==== Texte du document

Je trouve Noël plus empli de mystères que Pâques. Qu’un homme devenu adulte meure, cela sonne normal. Mais que le même homme devenu grand doive chaque année redevenir petit, retourner dans le sein de sa mère et renaître, je trouve que c’est le véritable mystère de la foi chrétienne.

La grâce l’enfant et le sourire du monde

Pendant les derniers jours de l’avent, tandis que Noël s’approchait pas à pas, une question ne me lâchait plus : pourquoi Dieu s’amuse-t-il chaque année à redevenir un enfant ? Moi, je crois que ça l’amuse. Mais peut-être est-ce une affaire sérieuse, puisque c’est quand même de Dieu qu’il s’agit (quoi encore que, dans sa toute-puissance, il lui arrive de s’amuser. Dois-je vous renvoyer ici à un fameux livre dont je m’apprête à vous donner de bonnes nouvelles bientôt ?). Même si c’était une affaire sérieuse, ça ne fait que renverser la question sans la faire disparaître : qu’y a-t-il d’aussi sérieux dans le fait même de l’enfance pour que Dieu y soit autant attaché ?

Mais je pense que la réponse à cette question est évidente pour chacun. Car imaginez un petit instant un monde, transportez-vous dans un monde imaginaire où l’on ne ferait plus d’enfants… Supposez, par exemple, qu’à partir de demain, aucun enfant ne naisse plus jamais (comme prêchent certains écologistes grincheux). A quoi ressemblerait un tel monde ? Je crois et je suis convaincu, parole de célibataire sans enfant, qu’un monde dans lequel aucun enfant ne naîtrait plus serait ennuyeux à mourir.

========
==== Matériel fourni

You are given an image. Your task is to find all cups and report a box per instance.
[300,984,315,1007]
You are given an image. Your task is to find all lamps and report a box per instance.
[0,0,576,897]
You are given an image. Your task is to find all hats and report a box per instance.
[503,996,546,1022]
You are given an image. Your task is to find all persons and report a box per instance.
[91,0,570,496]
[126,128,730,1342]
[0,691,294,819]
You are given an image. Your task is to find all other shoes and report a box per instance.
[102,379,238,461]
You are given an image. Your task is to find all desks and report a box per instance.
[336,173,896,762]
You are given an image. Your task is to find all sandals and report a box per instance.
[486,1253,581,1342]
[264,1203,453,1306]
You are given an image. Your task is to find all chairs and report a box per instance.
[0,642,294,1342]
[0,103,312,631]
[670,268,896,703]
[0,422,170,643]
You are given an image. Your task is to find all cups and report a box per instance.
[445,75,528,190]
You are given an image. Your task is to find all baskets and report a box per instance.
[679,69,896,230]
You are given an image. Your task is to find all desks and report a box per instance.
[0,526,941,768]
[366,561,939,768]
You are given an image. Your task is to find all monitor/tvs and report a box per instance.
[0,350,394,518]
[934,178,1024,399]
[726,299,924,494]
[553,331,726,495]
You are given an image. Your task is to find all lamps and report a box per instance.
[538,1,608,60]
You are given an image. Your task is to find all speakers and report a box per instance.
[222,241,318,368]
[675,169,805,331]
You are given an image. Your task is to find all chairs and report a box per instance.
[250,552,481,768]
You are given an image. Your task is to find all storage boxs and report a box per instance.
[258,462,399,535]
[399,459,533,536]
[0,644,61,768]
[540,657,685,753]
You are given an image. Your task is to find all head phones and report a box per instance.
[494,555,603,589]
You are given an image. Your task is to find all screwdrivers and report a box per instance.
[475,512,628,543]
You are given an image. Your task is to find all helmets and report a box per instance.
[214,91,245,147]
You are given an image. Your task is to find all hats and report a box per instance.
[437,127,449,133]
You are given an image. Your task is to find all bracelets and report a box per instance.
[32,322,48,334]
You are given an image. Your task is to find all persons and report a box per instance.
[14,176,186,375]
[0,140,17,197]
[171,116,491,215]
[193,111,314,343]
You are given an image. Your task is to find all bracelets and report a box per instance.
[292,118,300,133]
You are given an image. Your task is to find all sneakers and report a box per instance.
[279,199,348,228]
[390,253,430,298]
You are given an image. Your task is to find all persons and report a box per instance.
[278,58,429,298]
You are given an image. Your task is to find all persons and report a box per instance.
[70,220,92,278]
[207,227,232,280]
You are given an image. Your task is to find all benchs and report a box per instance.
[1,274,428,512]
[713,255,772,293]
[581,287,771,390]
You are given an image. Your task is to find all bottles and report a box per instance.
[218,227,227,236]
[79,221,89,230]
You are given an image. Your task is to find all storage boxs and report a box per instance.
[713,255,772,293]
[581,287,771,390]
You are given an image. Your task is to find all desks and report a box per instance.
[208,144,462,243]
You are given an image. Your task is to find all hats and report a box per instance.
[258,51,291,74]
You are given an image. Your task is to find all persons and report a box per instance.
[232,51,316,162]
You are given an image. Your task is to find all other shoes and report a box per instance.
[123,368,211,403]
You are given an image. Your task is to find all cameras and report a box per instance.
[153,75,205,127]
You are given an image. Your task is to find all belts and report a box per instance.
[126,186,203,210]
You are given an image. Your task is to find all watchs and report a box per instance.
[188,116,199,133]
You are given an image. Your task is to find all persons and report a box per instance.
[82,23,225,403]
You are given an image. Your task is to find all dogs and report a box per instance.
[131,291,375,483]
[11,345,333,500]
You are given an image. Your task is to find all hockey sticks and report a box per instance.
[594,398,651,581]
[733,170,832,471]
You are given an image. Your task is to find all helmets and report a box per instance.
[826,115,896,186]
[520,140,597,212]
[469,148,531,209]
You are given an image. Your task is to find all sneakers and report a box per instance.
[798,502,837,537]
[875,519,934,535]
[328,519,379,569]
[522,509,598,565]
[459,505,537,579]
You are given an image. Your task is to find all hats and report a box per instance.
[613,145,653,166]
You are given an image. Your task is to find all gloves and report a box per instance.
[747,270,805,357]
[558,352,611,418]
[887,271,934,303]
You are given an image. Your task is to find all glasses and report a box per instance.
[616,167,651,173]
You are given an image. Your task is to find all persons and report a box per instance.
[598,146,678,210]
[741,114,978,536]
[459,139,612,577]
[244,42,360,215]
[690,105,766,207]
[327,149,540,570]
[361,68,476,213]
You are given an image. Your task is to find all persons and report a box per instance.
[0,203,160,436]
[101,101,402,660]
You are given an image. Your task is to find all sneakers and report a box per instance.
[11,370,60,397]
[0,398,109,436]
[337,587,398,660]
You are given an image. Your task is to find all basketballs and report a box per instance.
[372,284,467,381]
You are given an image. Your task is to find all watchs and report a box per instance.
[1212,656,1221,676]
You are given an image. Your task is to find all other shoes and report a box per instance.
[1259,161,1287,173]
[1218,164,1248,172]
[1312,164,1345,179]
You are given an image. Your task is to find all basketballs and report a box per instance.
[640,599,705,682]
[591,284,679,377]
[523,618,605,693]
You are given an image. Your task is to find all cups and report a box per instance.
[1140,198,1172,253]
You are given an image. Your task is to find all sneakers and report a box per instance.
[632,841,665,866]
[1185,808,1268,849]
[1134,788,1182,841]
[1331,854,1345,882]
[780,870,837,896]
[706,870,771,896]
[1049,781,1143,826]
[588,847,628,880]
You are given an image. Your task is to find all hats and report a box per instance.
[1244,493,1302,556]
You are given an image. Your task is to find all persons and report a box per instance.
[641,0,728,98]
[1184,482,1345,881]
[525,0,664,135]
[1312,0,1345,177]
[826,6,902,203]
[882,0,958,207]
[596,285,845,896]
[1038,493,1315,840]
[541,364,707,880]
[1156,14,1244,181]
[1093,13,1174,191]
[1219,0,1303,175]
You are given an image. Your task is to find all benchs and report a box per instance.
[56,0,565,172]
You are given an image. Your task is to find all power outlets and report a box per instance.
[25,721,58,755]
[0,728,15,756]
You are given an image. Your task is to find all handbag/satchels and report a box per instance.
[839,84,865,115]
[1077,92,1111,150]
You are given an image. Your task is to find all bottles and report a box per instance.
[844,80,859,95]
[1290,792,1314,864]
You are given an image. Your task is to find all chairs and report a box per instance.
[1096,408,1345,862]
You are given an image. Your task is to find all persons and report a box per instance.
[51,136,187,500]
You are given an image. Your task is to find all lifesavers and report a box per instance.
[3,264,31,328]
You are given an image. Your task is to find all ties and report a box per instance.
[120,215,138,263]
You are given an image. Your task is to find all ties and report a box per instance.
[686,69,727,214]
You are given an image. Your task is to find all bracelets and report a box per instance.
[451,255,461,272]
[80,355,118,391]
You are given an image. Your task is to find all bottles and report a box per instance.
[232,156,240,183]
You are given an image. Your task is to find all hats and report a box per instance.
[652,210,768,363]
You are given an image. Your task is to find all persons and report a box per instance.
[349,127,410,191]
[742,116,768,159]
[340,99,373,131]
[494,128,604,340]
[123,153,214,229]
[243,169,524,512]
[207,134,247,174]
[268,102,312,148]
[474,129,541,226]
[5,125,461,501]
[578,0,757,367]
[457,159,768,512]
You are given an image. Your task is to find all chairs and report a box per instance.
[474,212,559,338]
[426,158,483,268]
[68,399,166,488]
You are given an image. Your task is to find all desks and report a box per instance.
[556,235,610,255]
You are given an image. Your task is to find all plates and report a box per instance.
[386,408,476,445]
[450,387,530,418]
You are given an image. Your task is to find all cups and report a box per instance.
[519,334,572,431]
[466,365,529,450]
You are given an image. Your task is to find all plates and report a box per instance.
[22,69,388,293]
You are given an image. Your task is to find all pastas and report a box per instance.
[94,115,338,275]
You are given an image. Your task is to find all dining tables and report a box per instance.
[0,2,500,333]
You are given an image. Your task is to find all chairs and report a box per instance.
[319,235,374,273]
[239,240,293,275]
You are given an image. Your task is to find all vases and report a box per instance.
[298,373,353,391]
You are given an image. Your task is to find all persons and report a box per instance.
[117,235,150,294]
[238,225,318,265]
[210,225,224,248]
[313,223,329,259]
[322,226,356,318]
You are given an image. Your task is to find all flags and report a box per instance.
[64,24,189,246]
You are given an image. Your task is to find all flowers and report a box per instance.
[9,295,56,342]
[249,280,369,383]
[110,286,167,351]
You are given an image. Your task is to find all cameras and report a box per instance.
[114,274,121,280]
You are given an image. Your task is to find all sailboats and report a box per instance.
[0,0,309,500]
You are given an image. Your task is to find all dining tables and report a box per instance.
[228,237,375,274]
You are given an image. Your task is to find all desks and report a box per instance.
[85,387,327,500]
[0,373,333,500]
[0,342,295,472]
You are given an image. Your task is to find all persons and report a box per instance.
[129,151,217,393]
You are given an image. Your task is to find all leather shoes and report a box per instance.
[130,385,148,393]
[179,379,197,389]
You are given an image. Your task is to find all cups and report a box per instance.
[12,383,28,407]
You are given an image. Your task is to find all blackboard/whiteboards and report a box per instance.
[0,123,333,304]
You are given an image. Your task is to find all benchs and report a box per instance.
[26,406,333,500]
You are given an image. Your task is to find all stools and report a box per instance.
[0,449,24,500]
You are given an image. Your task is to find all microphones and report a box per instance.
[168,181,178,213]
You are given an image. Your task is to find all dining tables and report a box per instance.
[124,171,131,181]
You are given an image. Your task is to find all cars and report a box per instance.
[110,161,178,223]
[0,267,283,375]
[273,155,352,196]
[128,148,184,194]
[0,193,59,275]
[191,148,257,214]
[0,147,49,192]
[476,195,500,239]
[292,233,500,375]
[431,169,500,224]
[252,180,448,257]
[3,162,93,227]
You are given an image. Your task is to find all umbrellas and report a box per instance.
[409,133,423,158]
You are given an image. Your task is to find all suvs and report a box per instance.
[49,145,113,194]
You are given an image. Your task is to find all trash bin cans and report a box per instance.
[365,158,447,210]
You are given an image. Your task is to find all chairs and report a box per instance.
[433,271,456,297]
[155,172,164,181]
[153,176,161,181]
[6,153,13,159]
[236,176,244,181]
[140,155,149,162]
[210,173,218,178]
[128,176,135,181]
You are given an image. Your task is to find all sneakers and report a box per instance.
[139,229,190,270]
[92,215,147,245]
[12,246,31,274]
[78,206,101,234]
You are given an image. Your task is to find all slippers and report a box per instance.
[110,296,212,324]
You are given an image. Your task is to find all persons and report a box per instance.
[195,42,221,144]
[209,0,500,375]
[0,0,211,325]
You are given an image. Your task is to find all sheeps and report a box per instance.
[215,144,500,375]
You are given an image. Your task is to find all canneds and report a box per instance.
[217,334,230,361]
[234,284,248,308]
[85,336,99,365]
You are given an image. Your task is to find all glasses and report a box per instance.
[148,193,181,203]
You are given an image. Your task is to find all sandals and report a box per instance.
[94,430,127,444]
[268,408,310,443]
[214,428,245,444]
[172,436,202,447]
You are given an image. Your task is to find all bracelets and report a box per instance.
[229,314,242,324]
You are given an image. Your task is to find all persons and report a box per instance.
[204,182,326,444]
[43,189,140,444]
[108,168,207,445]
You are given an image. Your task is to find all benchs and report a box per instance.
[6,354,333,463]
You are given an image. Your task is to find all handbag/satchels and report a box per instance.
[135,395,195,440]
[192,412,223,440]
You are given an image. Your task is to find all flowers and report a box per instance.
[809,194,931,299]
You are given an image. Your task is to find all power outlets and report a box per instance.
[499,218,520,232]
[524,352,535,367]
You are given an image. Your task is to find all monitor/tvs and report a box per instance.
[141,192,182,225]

========

» Travail à faire
(A) Selon le texte du document, quelle fête est plus emplie de mystères que Pâques ?
(B) Ces affirmations concordent-elles avec le texte du document ? Répondez par oui ou par non pour chacune, en citant les mots décisifs du texte. (i) Un monde où plus aucun enfant ne naîtrait serait ennuyeux. (ii) La mort d’un homme adulte est présentée comme le véritable mystère. (iii) La question sur l’enfance de Dieu s’impose pendant les derniers jours de l’avent.
(C) Recopiez le passage du texte du document qui commence par « Mais je pense » et se poursuit jusqu’à « ennuyeux à mourir. ».

» Liste des réponses
(A) Noël.

(B)
(i) Oui : « un monde dans lequel aucun enfant ne naîtrait plus serait ennuyeux à mourir ».
(ii) Non : « Qu’un homme devenu adulte meure, cela sonne normal. »
(iii) Oui : « Pendant les derniers jours de l’avent, tandis que Noël s’approchait pas à pas, une question ne me lâchait plus ».

(C)
Mais je pense que la réponse à cette question est évidente pour chacun. Car imaginez un petit instant un monde, transportez-vous dans un monde imaginaire où l’on ne ferait plus d’enfants… Supposez, par exemple, qu’à partir de demain, aucun enfant ne naisse plus jamais (comme prêchent certains écologistes grincheux). A quoi ressemblerait un tel monde ? Je crois et je suis convaincu, parole de célibataire sans enfant, qu’un monde dans lequel aucun enfant ne naîtrait plus serait ennuyeux à mourir.